In 2023, Godfrey accepted a role as GM National Second Tier (NST) at Football Australia. The NST, often referred to as the National Second Division, is a new professional competition structure established to connect the Australian football pyramid. Godfrey led a Request for Proposal selection process that identified eight foundation clubs. In late 2024, Football Australia announced a 16-team Champions’ League format and start date before unveiling the official brand in early 2025.

Godfrey was involved in securing a landmark multi-year free-to-air broadcast deal with SBS covering 55 matches. Prior to the new league kicking off, Godfrey also worked closely with the FIFA development team to implement a Professional Club workshop featuring several international experts and bringing together representatives from A-League and Australian Championship clubs.

In a historic Grand Final, South Melbourne Football Club defeated Marconi Stallions 2-1 and were crowned inaugural winners of the Australian Championship.

In December 2025, Godfrey was announced as Chief Operating Officer at Water Polo Australia. He was a key strategic figure on the World Aquatics Local Organising Committee responsible for delivering the 2026 World Cup Finals hosted at Sydney Olympic Park Aquatic Centre. The tournament featured 16 nations and was hailed a success after the Aussie Stingers national women's team defeated Russia to win the bronze medal and the Aussie Sharks national men's team finished fourth. On the eve of the tournament, Godfrey led the launch of a transformative brand identity designed to elevate the commercial profile of both national teams, and honour past and present players.

== Family ==
Godfrey married Australian volleyball athlete Heike Jensen in 2016. They have two children and currently reside in the Adelaide Hills.

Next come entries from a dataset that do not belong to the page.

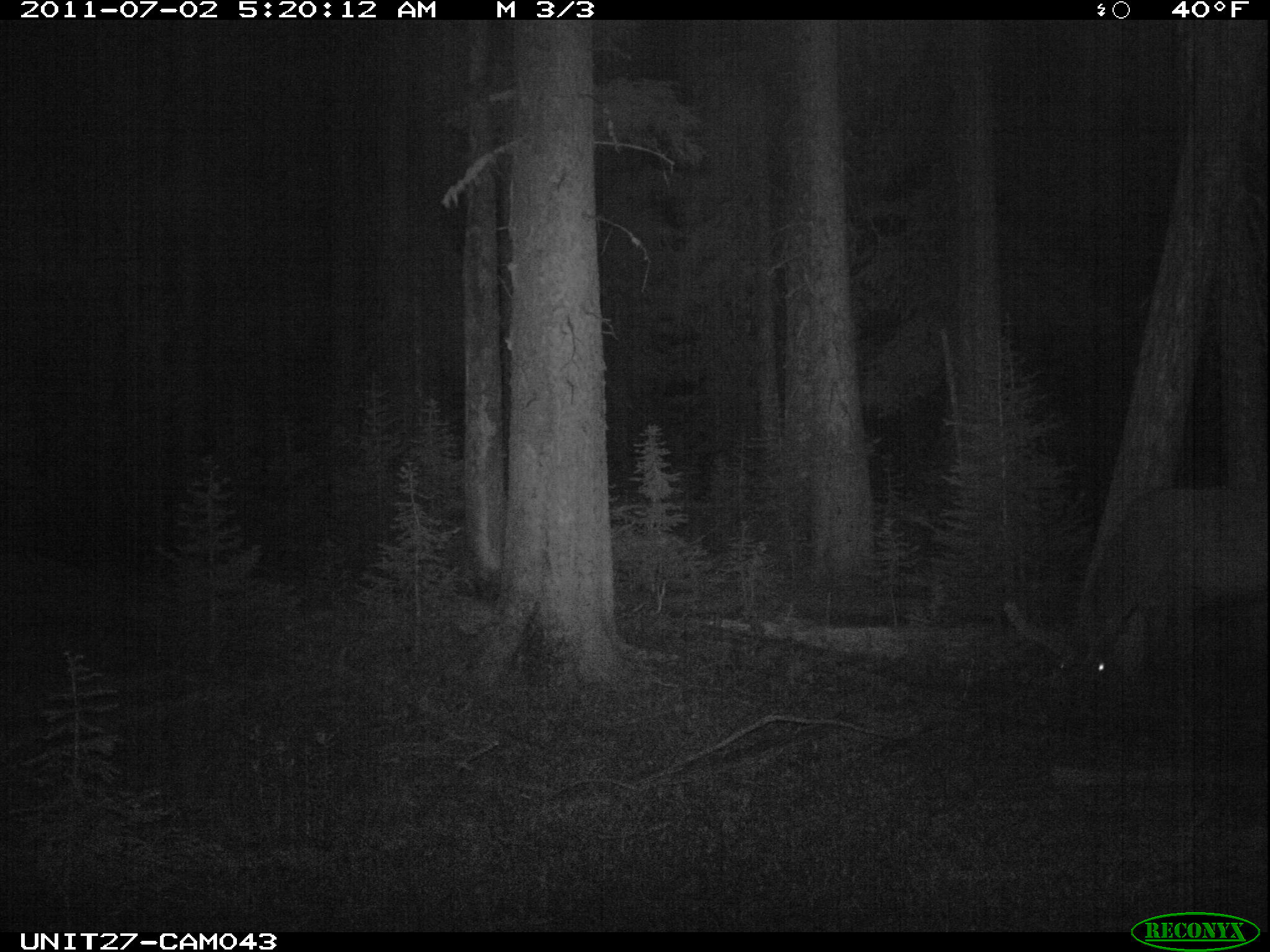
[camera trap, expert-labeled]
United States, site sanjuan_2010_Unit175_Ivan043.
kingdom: Animalia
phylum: Chordata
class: Mammalia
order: Artiodactyla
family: Cervidae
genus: Cervus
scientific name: Cervus elaphus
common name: red deer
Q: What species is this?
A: Cervus elaphus (red deer).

Jensen is a Chartered Accountant and represented Australia on the FIVB World Tour from 2005-2012.

== Running ==
Godfrey was a promising junior 400m runner and participated at the IAAF World U20 Track & Field Championships in 1996. He holds the Christchurch Boys' High School record of 48.53 seconds set in 1995.

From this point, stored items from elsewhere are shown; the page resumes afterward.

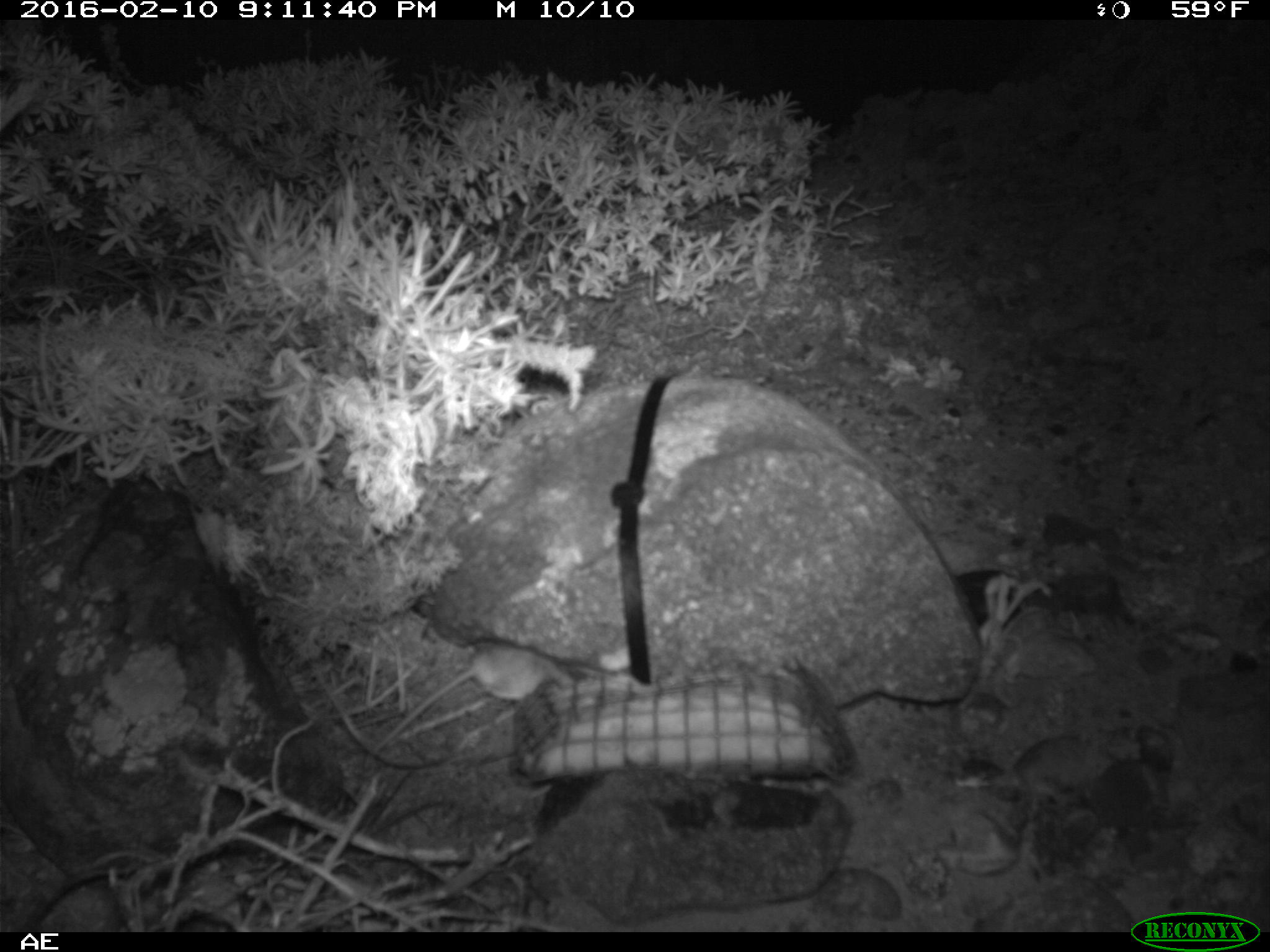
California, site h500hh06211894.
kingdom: Animalia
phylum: Chordata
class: Mammalia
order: Rodentia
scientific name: Rodentia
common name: rodent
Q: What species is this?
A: Rodent (Rodentia).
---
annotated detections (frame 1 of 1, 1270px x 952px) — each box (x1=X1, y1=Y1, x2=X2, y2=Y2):
rodent: (x1=370, y1=641, x2=572, y2=754)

Godfrey completed marathons in France, Japan, USA, Peru, South Africa, and Australia from 2008-2015. In 2018, he became a member of the 7 Continents Club finishing the Antarctica Marathon in 4 hours 51 minutes.

In 2015, Godfrey founded the Kangaroo Island Marathon which is held annually in Flinders Chase National Park. The event has attracted thousands of runners representing over 30 countries. Following devastating bushfires during the summer of 2020, the event was awarded a bronze medal at the 2021 South Australian Tourism Awards in recognition of community resilience and sustainability. The business was acquired by international run travel agency Marathon Tours & Travel in late 2024.

== TV ==
Godfrey was a cast member on the inaugural season of Million Dollar Island; an adventure TV format hosted by SAS-star Ant Middleton and broadcast on the Seven Network in 2023.

Godfrey was a fan favorite and popular leader in his camp after winning $50,000 during an arena challenge on day six. The following night, Godfrey shocked fellow players and host Ant Middleton when he donated his bracelets to team-mate Brett Krause in what was arguably the most strategic play of the game propelling Krause to a place in the final 3.